> Input:
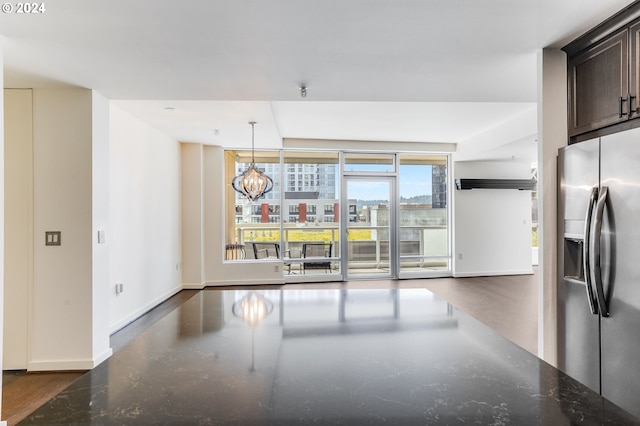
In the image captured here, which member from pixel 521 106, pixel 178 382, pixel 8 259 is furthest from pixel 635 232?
pixel 8 259

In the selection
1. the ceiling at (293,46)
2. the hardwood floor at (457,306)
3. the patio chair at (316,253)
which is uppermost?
the ceiling at (293,46)

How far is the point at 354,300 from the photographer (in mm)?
1634

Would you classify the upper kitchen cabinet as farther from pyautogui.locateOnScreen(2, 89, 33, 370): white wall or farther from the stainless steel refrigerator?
pyautogui.locateOnScreen(2, 89, 33, 370): white wall

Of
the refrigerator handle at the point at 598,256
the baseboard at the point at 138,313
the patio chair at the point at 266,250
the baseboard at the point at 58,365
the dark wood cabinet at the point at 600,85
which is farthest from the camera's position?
the patio chair at the point at 266,250

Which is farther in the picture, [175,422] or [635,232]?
[635,232]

> Task brief: Rewrite all of the records above with every "baseboard" changed to "skirting board" and nothing else altered. Leave the pictures out.

> Final answer:
In the image captured here, which member from pixel 521 106, pixel 178 382, pixel 8 259 is furthest from pixel 635 232?
pixel 8 259

In the selection
1. the ceiling at (293,46)
2. the hardwood floor at (457,306)
3. the patio chair at (316,253)
which is uppermost?
the ceiling at (293,46)

How far is the point at 354,300 from the photographer (in mm)?
1634

Would you classify the upper kitchen cabinet as farther from pyautogui.locateOnScreen(2, 89, 33, 370): white wall or farther from the stainless steel refrigerator?
pyautogui.locateOnScreen(2, 89, 33, 370): white wall

Of
the refrigerator handle at the point at 598,256
the skirting board at the point at 138,313
the patio chair at the point at 266,250
the skirting board at the point at 58,365
the dark wood cabinet at the point at 600,85
which is farthest from the camera's position?
the patio chair at the point at 266,250

Which is farther in the picture, [175,422] or [635,232]?
[635,232]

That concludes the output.